▸ Task description: Print out each entry below exactly; do not carry over any image.
-- Source information follows --
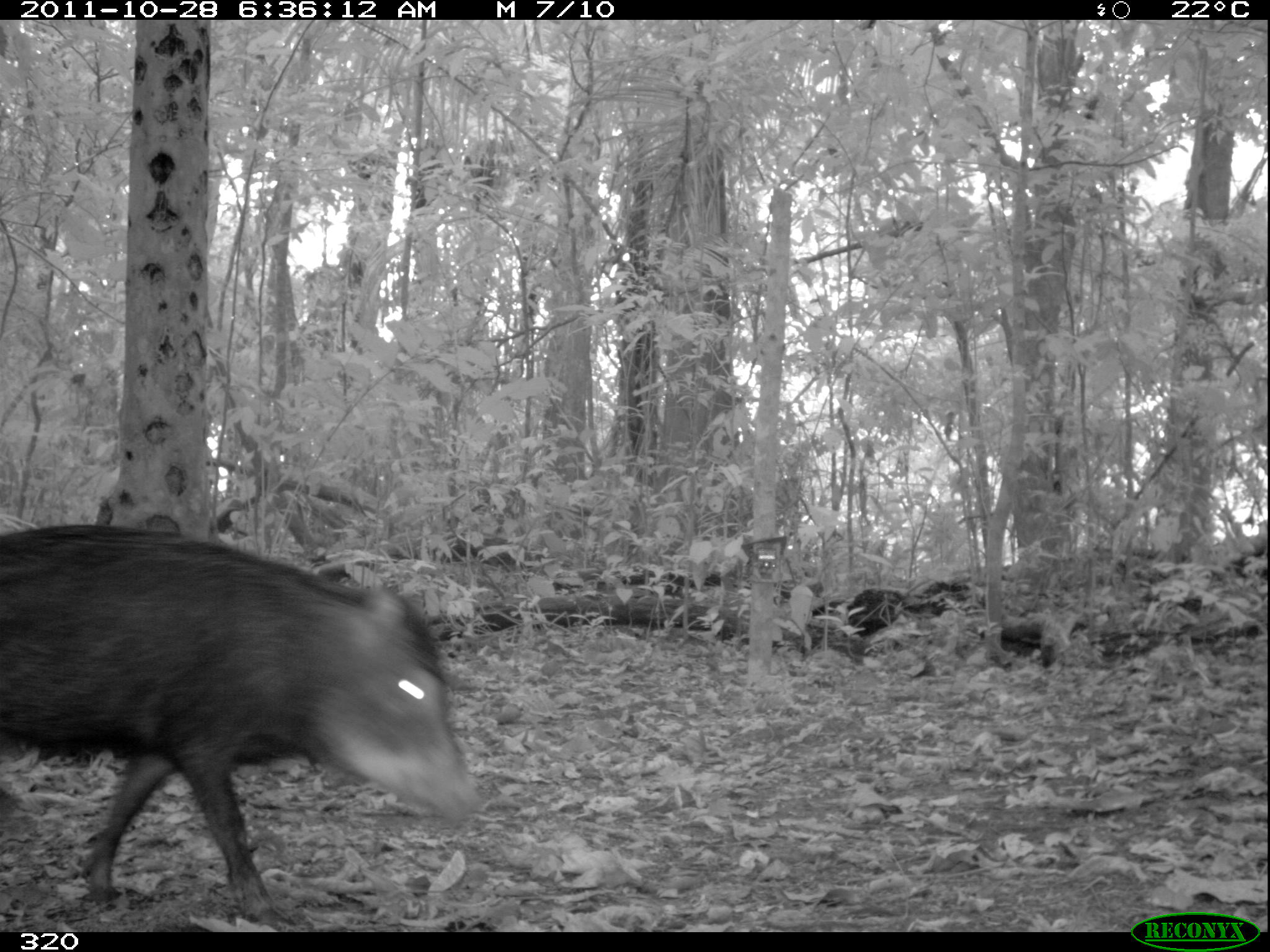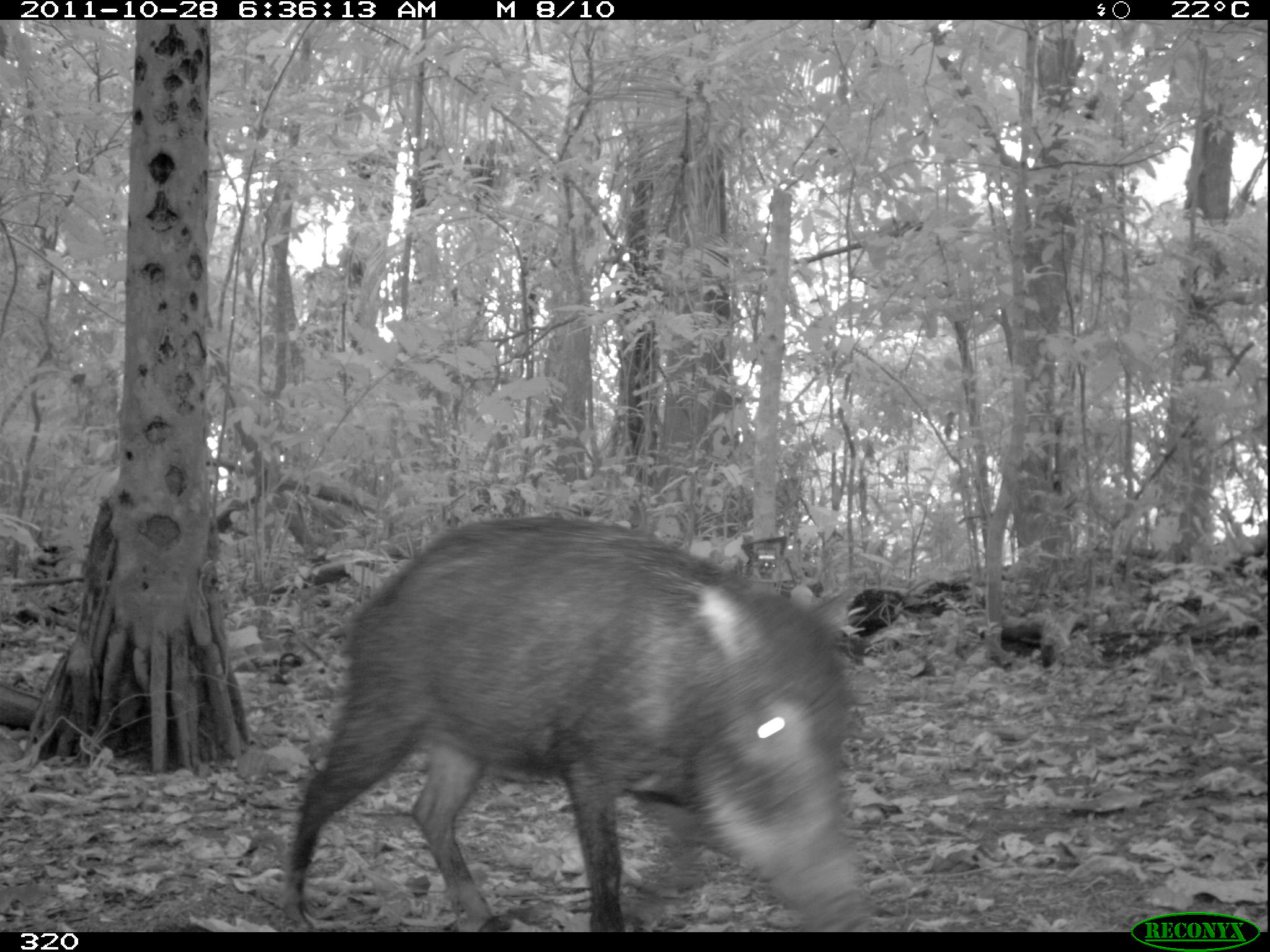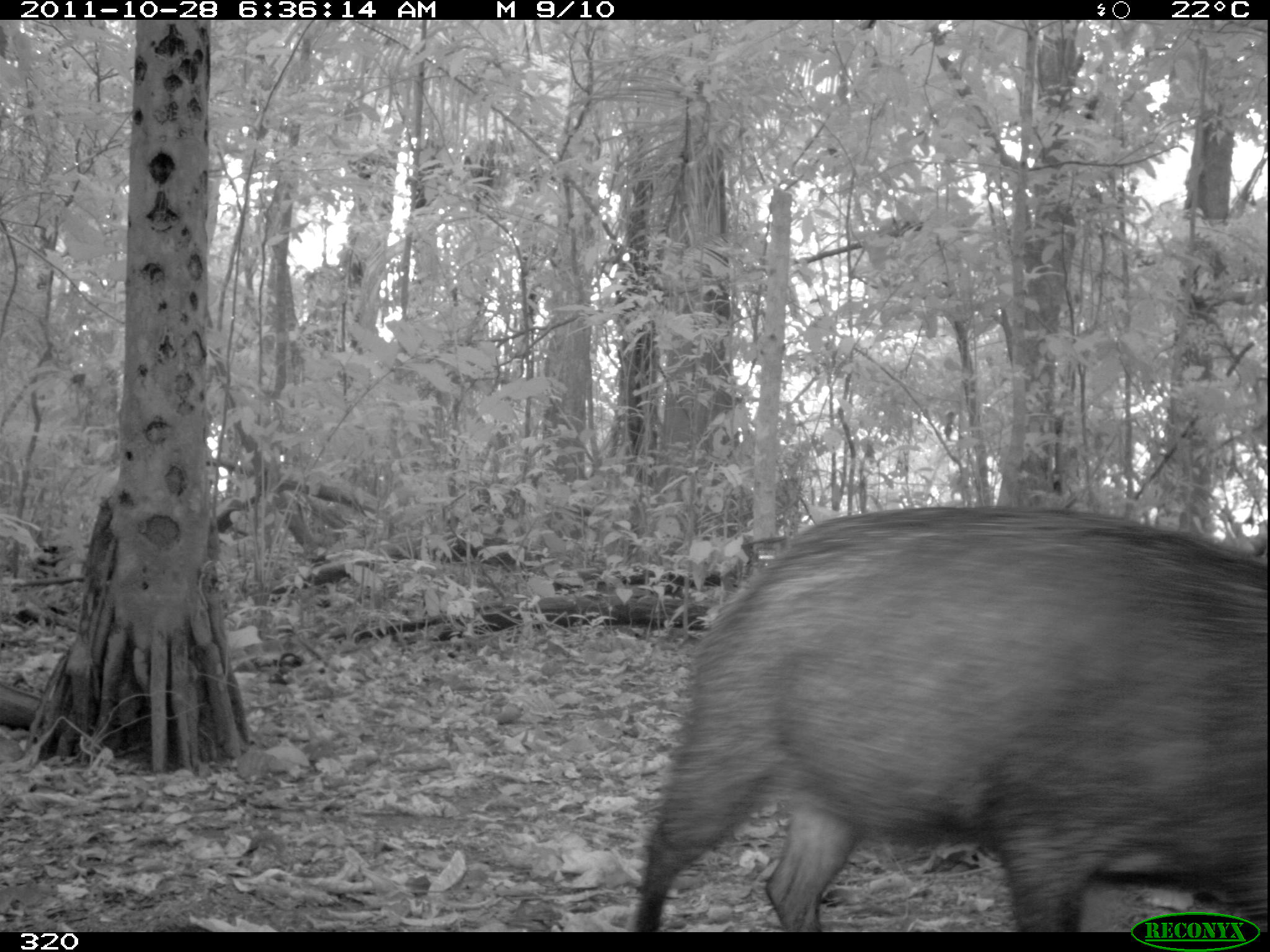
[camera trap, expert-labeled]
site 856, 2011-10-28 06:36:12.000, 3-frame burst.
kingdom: Animalia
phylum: Chordata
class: Mammalia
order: Artiodactyla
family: Tayassuidae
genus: Tayassu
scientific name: Tayassu pecari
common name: white-lipped peccary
Tayassu pecari (white-lipped peccary).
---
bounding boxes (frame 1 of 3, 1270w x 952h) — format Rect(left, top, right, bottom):
tayassu pecari: Rect(0, 523, 475, 927)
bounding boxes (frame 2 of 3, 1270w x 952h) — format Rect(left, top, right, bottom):
tayassu pecari: Rect(279, 506, 875, 931)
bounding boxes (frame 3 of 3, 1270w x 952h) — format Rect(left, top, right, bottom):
-- Source information concluded --
▸ Written answer:
[camera trap, expert-labeled]
site 856, 2011-10-28 06:36:12.000, 3-frame burst.
kingdom: Animalia
phylum: Chordata
class: Mammalia
order: Artiodactyla
family: Tayassuidae
genus: Tayassu
scientific name: Tayassu pecari
common name: white-lipped peccary
Tayassu pecari (white-lipped peccary).
---
bounding boxes (frame 1 of 3, 1270w x 952h) — format Rect(left, top, right, bottom):
tayassu pecari: Rect(0, 523, 475, 927)
bounding boxes (frame 2 of 3, 1270w x 952h) — format Rect(left, top, right, bottom):
tayassu pecari: Rect(279, 506, 875, 931)
bounding boxes (frame 3 of 3, 1270w x 952h) — format Rect(left, top, right, bottom):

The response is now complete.